## Exercise requirements
Pick up the Vearch space API text below at the point where it stops, not the lines after it, and continue it in the same format.

## Page text
Scalar Index Gamma engine supports scalar index, provides the filtering function for scalar data, the opening method refers to the 2nd and 3rd in the “fields config”, and the retrieval method refers to the “filter json structure elucidation” in the “Search”

View Space

curl -XGET http://${VEARCH_URL}/dbs/$db_name/spaces/$space_name

返回数据详细格式：

字段标识	字段含义	类型	是否一定返回
code	return code	int	是
msg	return message	string	否
data	return data	json	否

return data:

field name	field description	field type	must	remarks
space_name	space name	string	yes
db_name	database name	string	yes
doc_num	space document num	uint64	yes
partition_num	partition num	int	yes
replica_num	replica num	int	yes
schema	space struct schema	json	yes
status	space status	string	yes	red means: There is a problem with space
partitions	space partitions detail information	json	yes
errors	space error information	string list	no

return format:

{
    "code": 0,
    "data": {
        "space_name": "ts_space",
        "db_name": "ts_db",
        "doc_num": 0,
        "partition_num": 1,
        "replica_num": 3,
        "schema": {
            "fields": [
                {
                    "name": "field_string",
                    "type": "string"
                },
                {
                    "name": "field_int",
                    "type": "integer"
                },
                {
                    "name": "field_float",
                    "type": "float",
                    "index": {
                        "name": "field_float",
                        "type": "SCALAR"
                    }
                },
                {
                    "name": "field_string_array",
                    "type": "stringArray",
                    "index": {
                        "name": "field_string_array",
                        "type": "SCALAR"
                    }
                },
                {
                    "name": "field_int_index",
                    "type": "integer",
                    "index": {
                        "name": "field_int_index",
                        "type": "SCALAR"
                    }
                },
                {
                    "name": "field_vector",
                    "type": "vector",
                    "dimension": 128,
                    "index": {
                        "name": "gamma",
                        "type": "IVFPQ",
                        "params": {
                            "metric_type": "InnerProduct",
                            "ncentroids": 2048,
                            "nlinks": 32,
                            "efConstruction": 40
                        }
                    }
                }
            ]
        },
        "status": "green",
        "partitions": [
            {
                "pid": 1,
                "replica_num": 1,
                "status": 4,
                "color": "green",
                "ip": "x.x.x.x",
                "node_id": 1,
                "index_status": 0,
                "index_num": 0,
                "max_docid": -1
            },
            {
                "pid": 2,
                "replica_num": 1,
                "status": 4,
                "color": "green",
                "ip": "x.x.x.x",
                "node_id": 2,
                "index_status": 0,
                "index_num": 0,
                "max_docid": -1
            },
            {
                "pid": 3,
                "replica_num": 1,
                "status": 4,
                "color": "green",
                "ip": "x.x.x.x",
                "node_id": 3,
                "index_status": 0,
                "index_num": 0,
                "max_docid": -1
            }
        ],
    }
}

more information

curl -XGET http://${VEARCH_URL}/dbs/$db_name/spaces/$space_name?detail=true

return format

{
    "code": 0,
    "data": {
        "space_name": "ts_space",
        "db_name": "ts_db",
        "doc_num": 0,
        "partition_num": 1,
        "replica_num": 3,
        "schema": {
            "fields": [
                {
                    "name": "field_string",
                    "type": "string"

## Collected material
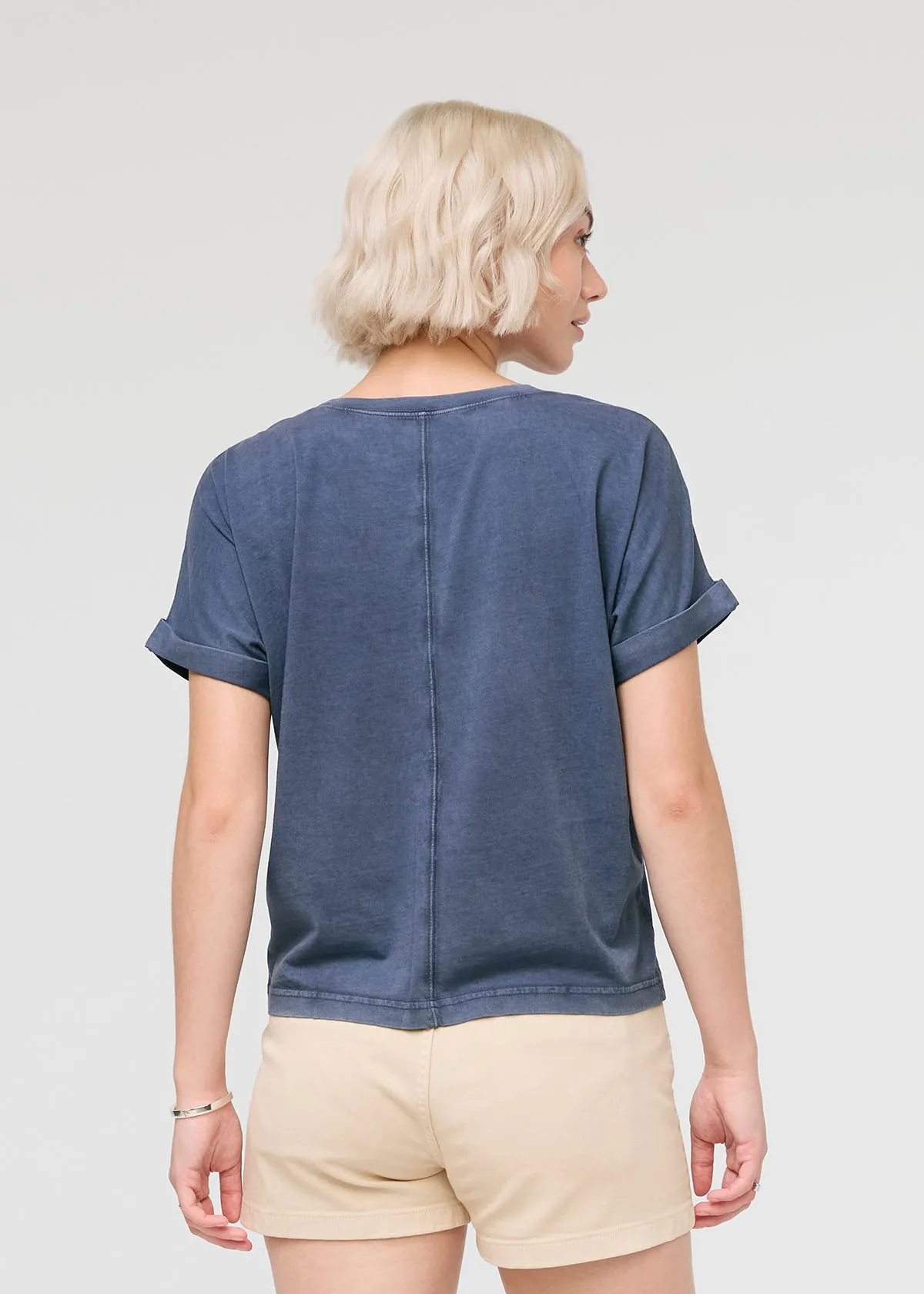 PurePima Vintage Dolman Tee - Washed Indigo sold by DUER product image thumbnail 4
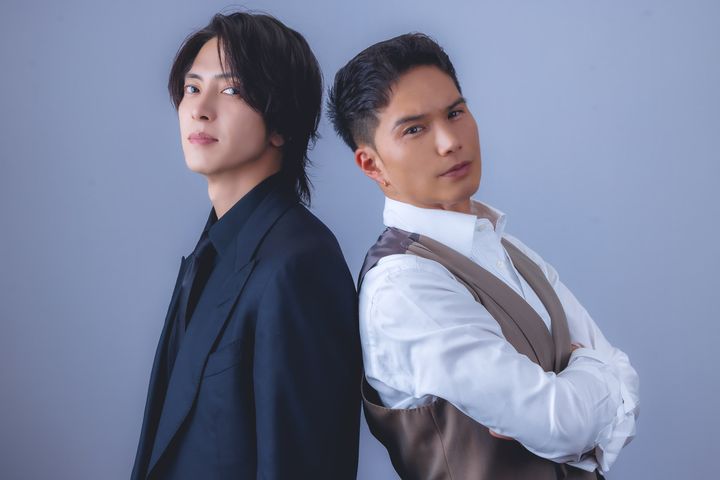 （左から）山下智久、市原隼人 クランクイン！ 写真：山田健史 width=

## Answer space
                },
                {
                    "name": "field_int",
                    "type": "integer"
                },
                {
                    "name": "field_float",
                    "type": "float",
                    "index": {
                        "name": "field_float",
                        "type": "SCALAR"
                    }
                },
                {
                    "name": "field_string_array",
                    "type": "stringArray",
                    "index": {
                        "name": "field_string_array",
                        "type": "SCALAR"
                    }
                },
                {
                    "name": "field_int_index",
                    "type": "integer",
                    "index": {
                        "name": "field_int_index",
                        "type": "SCALAR"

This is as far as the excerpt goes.